Nanobody-based Naturally Selected CD7-Targeted CAR-T Therapy for Acute Myeloid Leukemia.

Abstract

Approximately 30% of acute myeloid leukemia (AML) patients express CD7 on their myeloblasts. We have previously demonstrated that scFv-based "naturally selected" CD7 CAR-T (NS7CAR-T) therapy shows significant efficacy with a favorable safety profile in T-cell lymphoid malignancies. Here we derived dual nanobody-based dVHH NS7CAR-T cells that have superior CD7 binding specificity, affinity to their scFv-based counterparts and improved proliferative capability. In this phase I clinical trial, we evaluated the efficacy and safety of dVHH NS7CAR-T cells in patients with CD7-positive refractory/relapsed (r/r) AML. A cohort of ten patients received dVHH NS7CAR-T cells across two dosage levels of 5×105/kg and 1×106/kg.
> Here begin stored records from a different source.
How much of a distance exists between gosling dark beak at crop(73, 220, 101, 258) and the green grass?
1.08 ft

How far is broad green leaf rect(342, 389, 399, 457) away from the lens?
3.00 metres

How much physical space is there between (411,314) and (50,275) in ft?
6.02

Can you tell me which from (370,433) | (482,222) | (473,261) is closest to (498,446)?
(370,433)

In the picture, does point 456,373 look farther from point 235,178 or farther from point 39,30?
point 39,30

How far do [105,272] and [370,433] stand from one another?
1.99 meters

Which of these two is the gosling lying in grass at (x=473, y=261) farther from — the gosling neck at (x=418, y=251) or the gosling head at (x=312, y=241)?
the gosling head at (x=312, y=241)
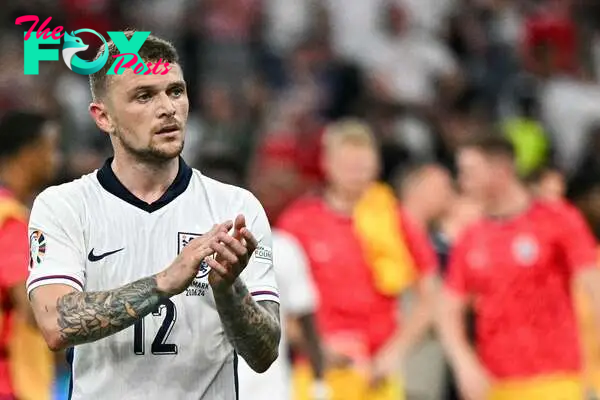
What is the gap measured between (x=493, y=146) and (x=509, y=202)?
1.24ft

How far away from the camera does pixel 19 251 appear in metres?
6.79

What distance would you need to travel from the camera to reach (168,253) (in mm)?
5082

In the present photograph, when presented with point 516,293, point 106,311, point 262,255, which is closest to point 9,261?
point 262,255

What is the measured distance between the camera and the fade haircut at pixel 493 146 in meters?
9.47

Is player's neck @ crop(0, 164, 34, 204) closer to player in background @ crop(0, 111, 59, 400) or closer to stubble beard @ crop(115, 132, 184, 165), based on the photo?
player in background @ crop(0, 111, 59, 400)

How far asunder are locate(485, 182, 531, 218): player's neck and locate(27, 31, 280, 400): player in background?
4.46m

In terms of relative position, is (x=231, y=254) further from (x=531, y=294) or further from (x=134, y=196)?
(x=531, y=294)

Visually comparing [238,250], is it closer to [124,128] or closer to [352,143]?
[124,128]

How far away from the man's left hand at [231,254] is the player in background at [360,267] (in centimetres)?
529

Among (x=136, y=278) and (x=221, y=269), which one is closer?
(x=221, y=269)

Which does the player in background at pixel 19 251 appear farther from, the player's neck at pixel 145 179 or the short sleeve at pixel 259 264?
the short sleeve at pixel 259 264

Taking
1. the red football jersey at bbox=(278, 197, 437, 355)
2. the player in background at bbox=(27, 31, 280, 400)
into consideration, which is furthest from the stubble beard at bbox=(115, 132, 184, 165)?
the red football jersey at bbox=(278, 197, 437, 355)

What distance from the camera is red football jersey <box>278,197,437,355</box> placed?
10.2m

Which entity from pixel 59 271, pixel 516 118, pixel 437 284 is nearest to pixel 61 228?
pixel 59 271
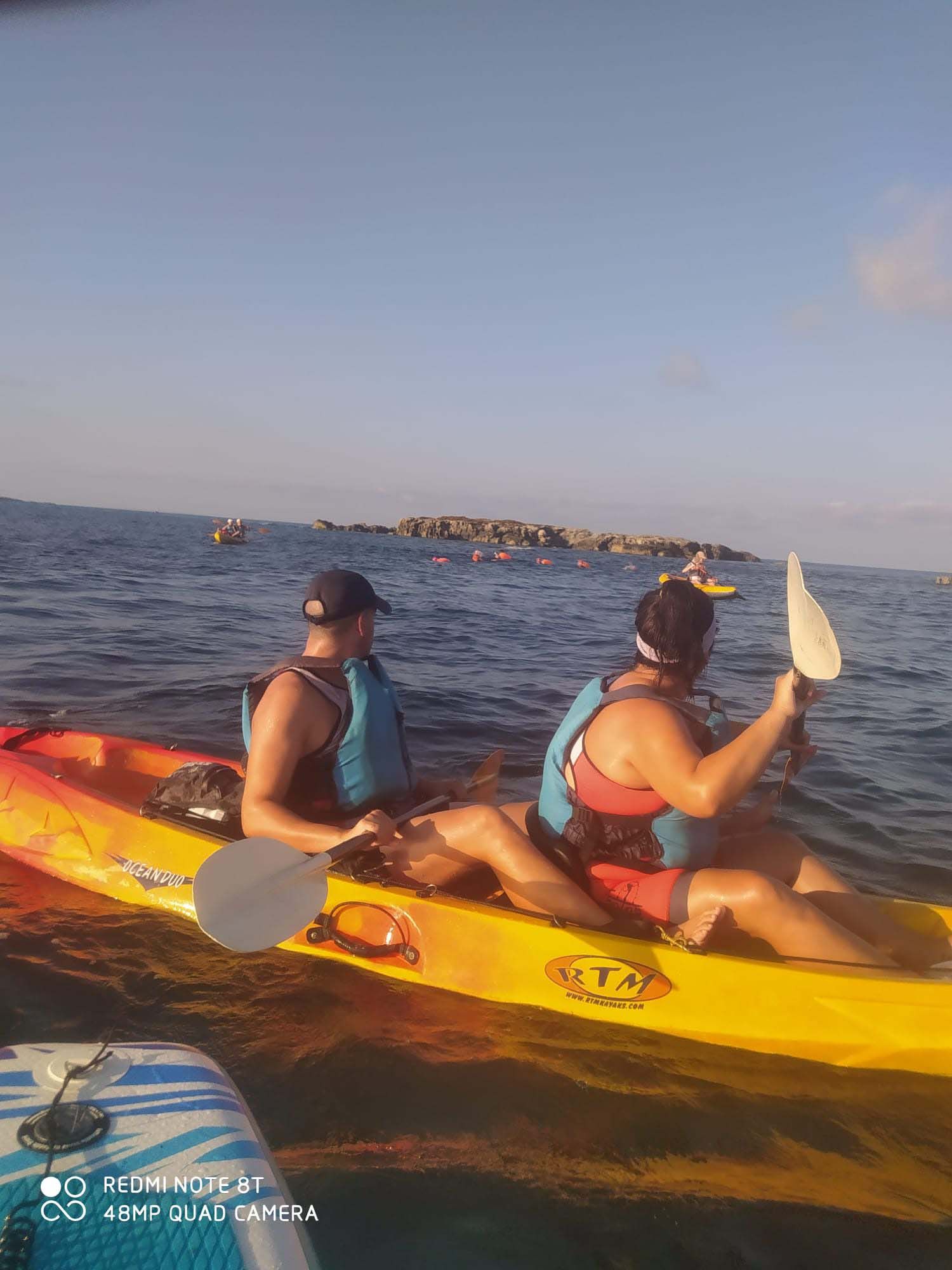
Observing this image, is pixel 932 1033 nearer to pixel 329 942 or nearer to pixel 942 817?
pixel 329 942

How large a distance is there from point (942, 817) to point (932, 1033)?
159 inches

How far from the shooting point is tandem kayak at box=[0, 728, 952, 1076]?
3271 millimetres

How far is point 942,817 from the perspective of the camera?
666 cm

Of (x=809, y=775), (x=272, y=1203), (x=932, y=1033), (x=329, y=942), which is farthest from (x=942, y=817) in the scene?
(x=272, y=1203)

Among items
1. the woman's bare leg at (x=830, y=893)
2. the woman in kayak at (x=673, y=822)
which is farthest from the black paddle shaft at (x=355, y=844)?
the woman's bare leg at (x=830, y=893)

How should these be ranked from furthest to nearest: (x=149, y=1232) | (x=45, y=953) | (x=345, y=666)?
1. (x=45, y=953)
2. (x=345, y=666)
3. (x=149, y=1232)

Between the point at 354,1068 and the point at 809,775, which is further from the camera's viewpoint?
the point at 809,775

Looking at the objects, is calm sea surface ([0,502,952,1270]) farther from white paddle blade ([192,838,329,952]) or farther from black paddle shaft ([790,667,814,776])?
black paddle shaft ([790,667,814,776])

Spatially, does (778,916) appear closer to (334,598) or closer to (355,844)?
(355,844)

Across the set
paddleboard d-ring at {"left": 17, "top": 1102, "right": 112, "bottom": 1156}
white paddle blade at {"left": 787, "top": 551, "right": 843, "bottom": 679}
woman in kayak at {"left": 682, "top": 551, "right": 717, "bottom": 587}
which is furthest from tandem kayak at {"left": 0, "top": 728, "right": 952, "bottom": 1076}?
woman in kayak at {"left": 682, "top": 551, "right": 717, "bottom": 587}

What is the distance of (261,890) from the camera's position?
313 cm

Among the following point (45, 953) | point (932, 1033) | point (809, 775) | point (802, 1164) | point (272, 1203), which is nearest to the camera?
point (272, 1203)

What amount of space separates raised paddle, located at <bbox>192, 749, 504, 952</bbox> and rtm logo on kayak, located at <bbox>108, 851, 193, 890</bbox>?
1.24 m

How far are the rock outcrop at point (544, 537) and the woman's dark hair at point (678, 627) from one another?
299 ft
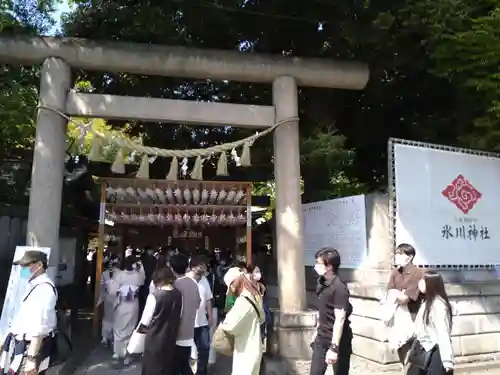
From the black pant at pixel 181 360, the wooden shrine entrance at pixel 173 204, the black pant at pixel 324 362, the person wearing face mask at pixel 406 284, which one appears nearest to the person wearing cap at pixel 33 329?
the black pant at pixel 181 360

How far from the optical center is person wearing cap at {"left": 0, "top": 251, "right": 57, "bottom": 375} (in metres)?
4.23

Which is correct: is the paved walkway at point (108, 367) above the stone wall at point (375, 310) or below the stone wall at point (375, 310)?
below

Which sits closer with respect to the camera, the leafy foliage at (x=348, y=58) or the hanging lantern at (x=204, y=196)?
the leafy foliage at (x=348, y=58)

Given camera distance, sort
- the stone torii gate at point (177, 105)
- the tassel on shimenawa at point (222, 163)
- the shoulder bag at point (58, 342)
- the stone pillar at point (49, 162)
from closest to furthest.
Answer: the shoulder bag at point (58, 342), the stone pillar at point (49, 162), the stone torii gate at point (177, 105), the tassel on shimenawa at point (222, 163)

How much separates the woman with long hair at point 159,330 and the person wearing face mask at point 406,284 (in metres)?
2.09

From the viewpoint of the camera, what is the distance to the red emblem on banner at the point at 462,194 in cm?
758

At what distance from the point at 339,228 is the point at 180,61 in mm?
3922

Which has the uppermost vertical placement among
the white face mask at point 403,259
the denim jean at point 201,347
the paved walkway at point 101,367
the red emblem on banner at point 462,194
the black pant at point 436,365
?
the red emblem on banner at point 462,194

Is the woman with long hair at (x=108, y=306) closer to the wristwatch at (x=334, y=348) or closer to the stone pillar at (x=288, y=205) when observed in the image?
the stone pillar at (x=288, y=205)

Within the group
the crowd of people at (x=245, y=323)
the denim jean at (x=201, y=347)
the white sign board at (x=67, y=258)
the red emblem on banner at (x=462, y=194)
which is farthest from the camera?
the white sign board at (x=67, y=258)

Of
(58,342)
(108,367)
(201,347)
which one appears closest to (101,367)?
(108,367)

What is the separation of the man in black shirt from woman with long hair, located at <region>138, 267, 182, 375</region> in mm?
1384

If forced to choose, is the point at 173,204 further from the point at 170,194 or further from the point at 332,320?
the point at 332,320

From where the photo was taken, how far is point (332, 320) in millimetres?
4500
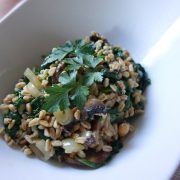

Before enrollment, patients had undergone a median of 8 (range: 3-17) prior lines of therapy. Seven patients had prior transplants. Following NS7CAR-T cell infusion, 7/10 (70%) patients achieved complete remission (CR). The median observation time was 178 days (28-776 days). Among the seven patients who achieved CR, 3 who relapsed from prior transplants underwent a second allogeneic hematopoietic stem cell transplant (allo-HSCT). One patient remained leukemia-free on day 401, and the other two died on day 241 and day 776 from non-relapse-related causes. Three CR patients without consolidative allo-HSCT relapsed within 90 days. All the nonresponders and relapsed patients had CD7 loss. The treatment was well-tolerated, with 80% experiencing mild cytokine release syndrome and none had neurotoxicity. This trial underscores the potential promising treatment of dVHH NS7CAR-T in providing clinical benefits with a manageable safety profile to CD7-positive AML patients, warranting further investigation. NCT04938115.